[Start of section]

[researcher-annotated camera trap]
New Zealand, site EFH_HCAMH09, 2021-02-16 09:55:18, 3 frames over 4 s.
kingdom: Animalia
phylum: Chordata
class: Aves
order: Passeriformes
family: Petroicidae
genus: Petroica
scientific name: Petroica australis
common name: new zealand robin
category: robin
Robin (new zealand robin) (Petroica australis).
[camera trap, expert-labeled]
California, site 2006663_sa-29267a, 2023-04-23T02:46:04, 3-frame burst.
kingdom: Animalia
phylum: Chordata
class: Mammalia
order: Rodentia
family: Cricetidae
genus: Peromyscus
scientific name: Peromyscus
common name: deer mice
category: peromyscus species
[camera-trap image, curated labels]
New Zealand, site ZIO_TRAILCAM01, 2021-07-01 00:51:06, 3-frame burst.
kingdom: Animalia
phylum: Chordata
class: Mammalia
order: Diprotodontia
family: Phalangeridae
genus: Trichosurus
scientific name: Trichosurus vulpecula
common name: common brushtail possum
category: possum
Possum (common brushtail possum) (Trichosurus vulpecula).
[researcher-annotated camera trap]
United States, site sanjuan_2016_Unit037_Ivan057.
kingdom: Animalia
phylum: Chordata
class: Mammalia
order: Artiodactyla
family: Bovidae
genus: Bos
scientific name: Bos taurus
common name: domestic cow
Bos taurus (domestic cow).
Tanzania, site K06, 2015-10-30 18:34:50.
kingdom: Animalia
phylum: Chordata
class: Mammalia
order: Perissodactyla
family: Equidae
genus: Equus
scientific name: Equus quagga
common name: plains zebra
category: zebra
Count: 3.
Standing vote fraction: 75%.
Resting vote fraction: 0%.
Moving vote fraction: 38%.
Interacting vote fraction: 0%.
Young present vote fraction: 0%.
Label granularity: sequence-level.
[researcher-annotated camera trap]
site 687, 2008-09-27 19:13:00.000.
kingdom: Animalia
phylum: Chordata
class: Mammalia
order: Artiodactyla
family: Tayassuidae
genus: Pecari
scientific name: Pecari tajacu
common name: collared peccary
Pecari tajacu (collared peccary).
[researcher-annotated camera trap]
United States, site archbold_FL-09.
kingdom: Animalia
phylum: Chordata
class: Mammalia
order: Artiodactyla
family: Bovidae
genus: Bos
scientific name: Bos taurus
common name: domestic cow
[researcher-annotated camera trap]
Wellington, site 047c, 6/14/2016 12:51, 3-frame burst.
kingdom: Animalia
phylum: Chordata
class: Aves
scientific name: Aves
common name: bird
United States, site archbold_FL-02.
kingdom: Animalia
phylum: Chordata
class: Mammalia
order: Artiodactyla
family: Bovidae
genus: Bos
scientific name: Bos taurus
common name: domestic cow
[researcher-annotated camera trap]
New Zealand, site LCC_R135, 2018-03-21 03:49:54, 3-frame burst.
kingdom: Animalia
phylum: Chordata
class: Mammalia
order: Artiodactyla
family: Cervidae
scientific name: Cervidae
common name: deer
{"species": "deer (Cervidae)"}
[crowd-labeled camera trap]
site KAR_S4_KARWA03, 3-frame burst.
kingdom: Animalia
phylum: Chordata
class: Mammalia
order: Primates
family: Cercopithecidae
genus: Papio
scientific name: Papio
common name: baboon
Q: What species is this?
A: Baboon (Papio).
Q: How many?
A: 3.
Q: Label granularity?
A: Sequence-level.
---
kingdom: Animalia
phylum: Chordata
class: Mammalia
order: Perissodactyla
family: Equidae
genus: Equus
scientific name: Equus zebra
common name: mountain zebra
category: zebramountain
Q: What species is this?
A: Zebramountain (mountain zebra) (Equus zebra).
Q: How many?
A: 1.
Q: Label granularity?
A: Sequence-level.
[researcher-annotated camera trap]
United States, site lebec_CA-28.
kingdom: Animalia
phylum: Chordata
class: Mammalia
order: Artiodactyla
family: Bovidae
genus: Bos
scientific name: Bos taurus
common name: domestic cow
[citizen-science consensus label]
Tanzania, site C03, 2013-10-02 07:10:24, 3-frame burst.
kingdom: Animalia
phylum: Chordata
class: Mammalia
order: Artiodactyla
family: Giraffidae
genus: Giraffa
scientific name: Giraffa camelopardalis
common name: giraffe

[End of section]

**Work request**
Where the string "United" occurs in a line of the listing, copy the line.

**Expected answer**
United States, site sanjuan_2016_Unit037_Ivan057.
United States, site archbold_FL-09.
United States, site archbold_FL-02.
United States, site lebec_CA-28.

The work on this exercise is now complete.